» Text passage
----------

|Publication number||US4918635 A|
|Application number||US 07/271,566|
|Publication date||Apr 17, 1990|
|Filing date||Nov 15, 1988|
|Priority date||Nov 15, 1988|
|Publication number||07271566, 271566, US 4918635 A, US 4918635A, US-A-4918635, US4918635 A, US4918635A|
|Inventors||Yao Li, Robert R. Alfano, George Eichmann|
|Original Assignee||Yao Li, Alfano Robert R, George Eichmann|
|Export Citation||BiBTeX, EndNote, RefMan|
|Patent Citations (10), Referenced by (7), Classifications (8), Legal Events (2)|
|External Links: USPTO, USPTO Assignment, Espacenet|
The present invention relates generally to digital signal processing and more particularly to digital signal processing using optical noncollinear second harmonic generation.
When two noncollinear identical optical beams pass through a second harmonic generating (SHG) crystal, such as KDP, depending on the beam propagation geometry for a 90 degree phase-matching, a frequency-doubled (i.e. second-harmonic or SH) output signal NSHG can be generated. The noncollinear second harmonic generated output signal NSHG emerges with an angle that bisects the intersection angle φ of the two input beams. When pulsed inputs are used, the NSHG signal spatial profile represents the input temporal autocorrelation function. Since the NSHG signal can have a femtosecond response, and since the input/output frequencies are well separated and the phase matching condition acts as an angular filter, NSHG has widely been used in the past as a background free detection method for measuring temporal information down to as low as about 8 femtoseconds.
An NSHG device can be viewed as an optical Boolean logic AND gate, i.e. a SH output is generated only when both fundamental inputs are present. Using either frequency or polarization filtering, the NSHG output signal can easily be isolated.

----------

» Data shown
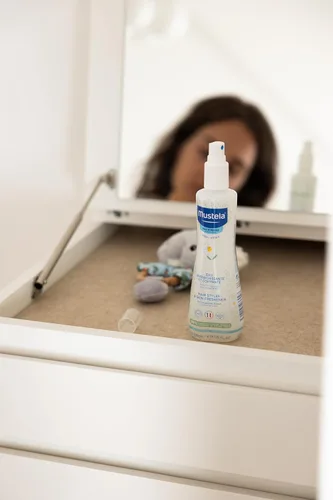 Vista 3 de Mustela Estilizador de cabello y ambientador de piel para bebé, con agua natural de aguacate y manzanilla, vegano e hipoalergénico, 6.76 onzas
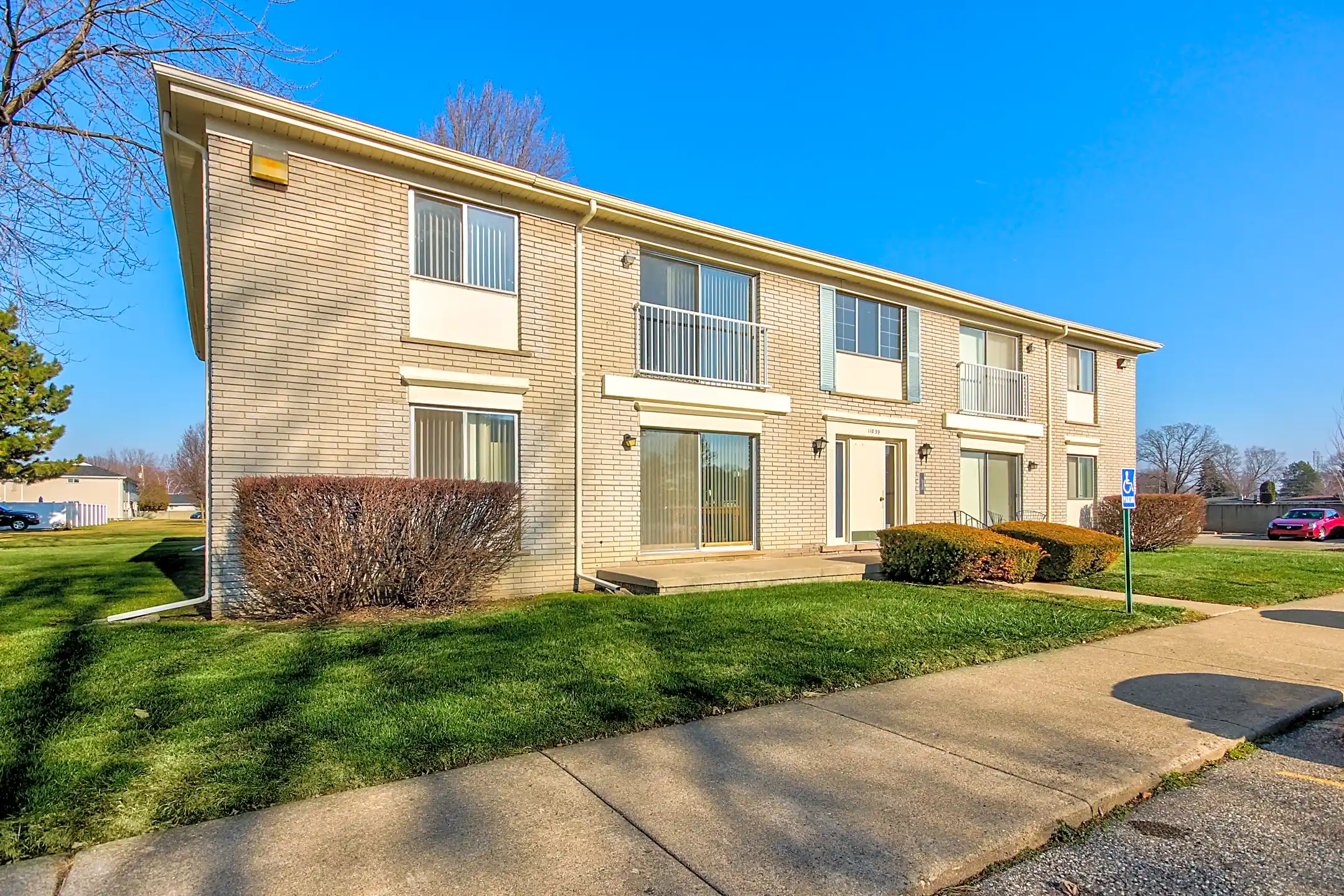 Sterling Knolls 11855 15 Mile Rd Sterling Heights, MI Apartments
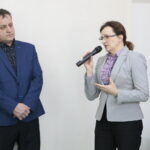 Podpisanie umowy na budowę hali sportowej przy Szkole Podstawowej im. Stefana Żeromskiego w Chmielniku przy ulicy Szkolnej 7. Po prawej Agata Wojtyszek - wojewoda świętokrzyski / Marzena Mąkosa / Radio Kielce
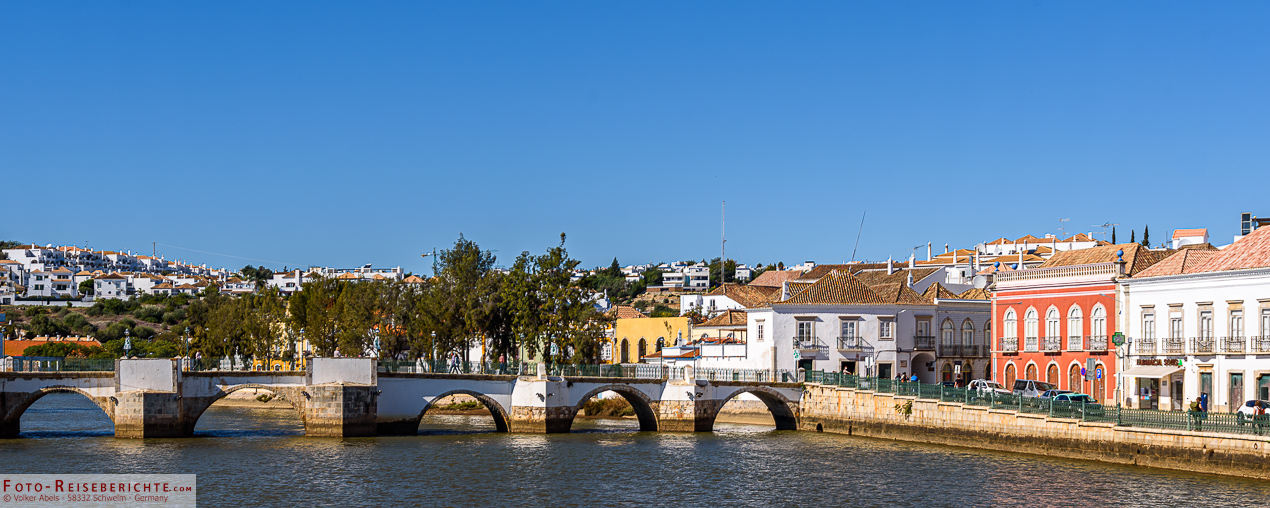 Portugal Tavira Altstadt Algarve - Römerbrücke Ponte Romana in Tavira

----------

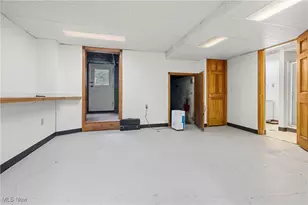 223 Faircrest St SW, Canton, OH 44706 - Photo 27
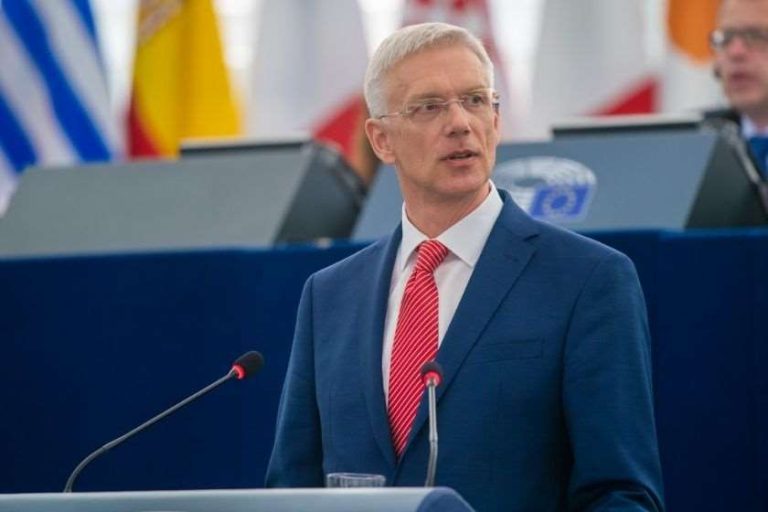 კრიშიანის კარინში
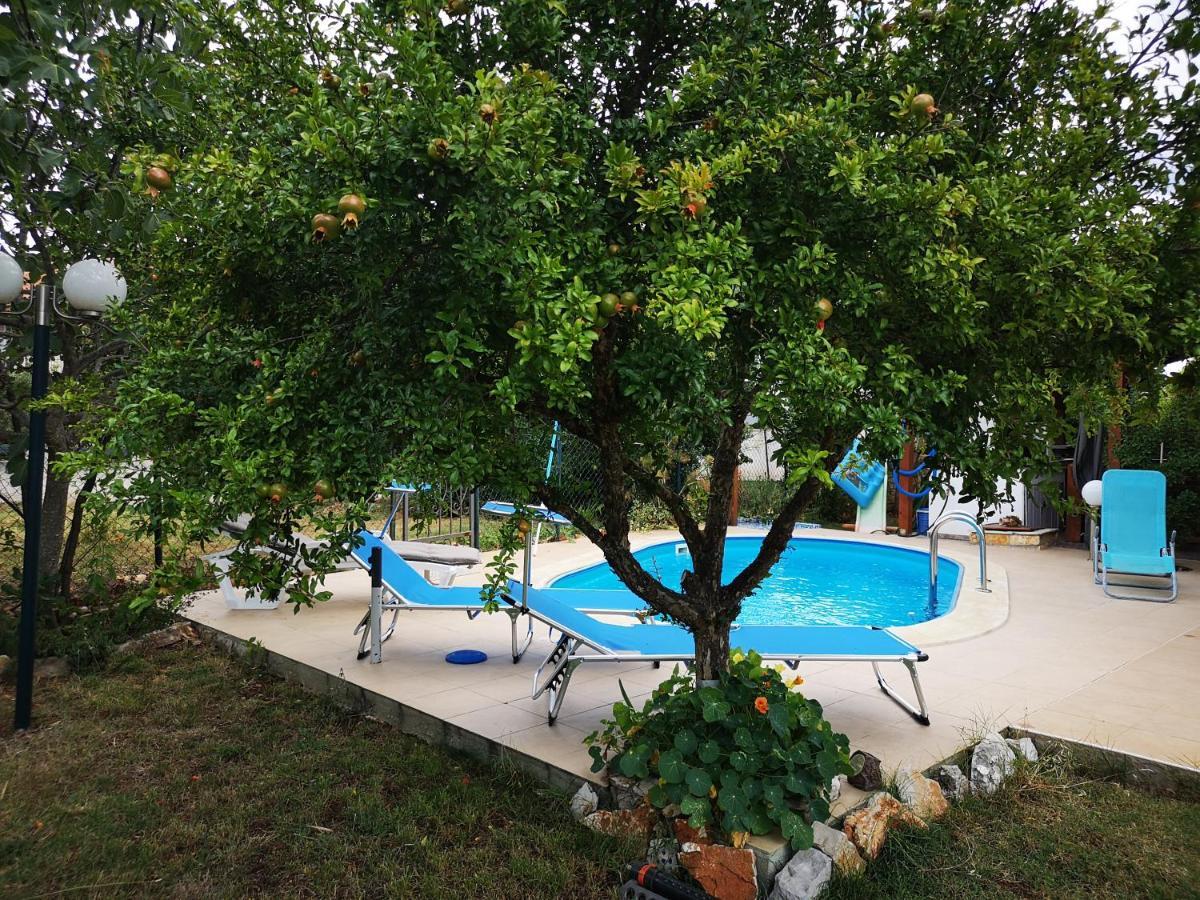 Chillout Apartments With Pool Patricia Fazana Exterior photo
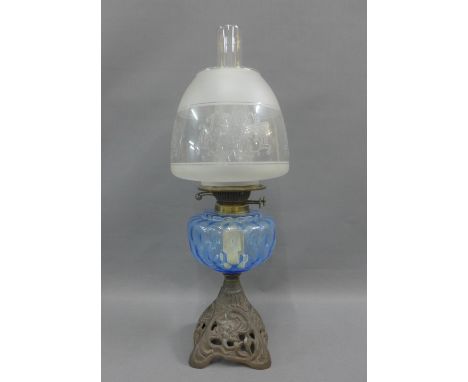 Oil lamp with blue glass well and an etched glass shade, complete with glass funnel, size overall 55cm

----------

» Problem statement
In the patent passage on optical noncollinear second harmonic generation, take the part between "When two noncollinear" and "about 8 femtoseconds.", inclusive, and write it out again with "crystal" swapped for "medium".

» Result of the task
When two noncollinear identical optical beams pass through a second harmonic generating (SHG) medium, such as KDP, depending on the beam propagation geometry for a 90 degree phase-matching, a frequency-doubled (i.e. second-harmonic or SH) output signal NSHG can be generated. The noncollinear second harmonic generated output signal NSHG emerges with an angle that bisects the intersection angle φ of the two input beams. When pulsed inputs are used, the NSHG signal spatial profile represents the input temporal autocorrelation function. Since the NSHG signal can have a femtosecond response, and since the input/output frequencies are well separated and the phase matching condition acts as an angular filter, NSHG has widely been used in the past as a background free detection method for measuring temporal information down to as low as about 8 femtoseconds.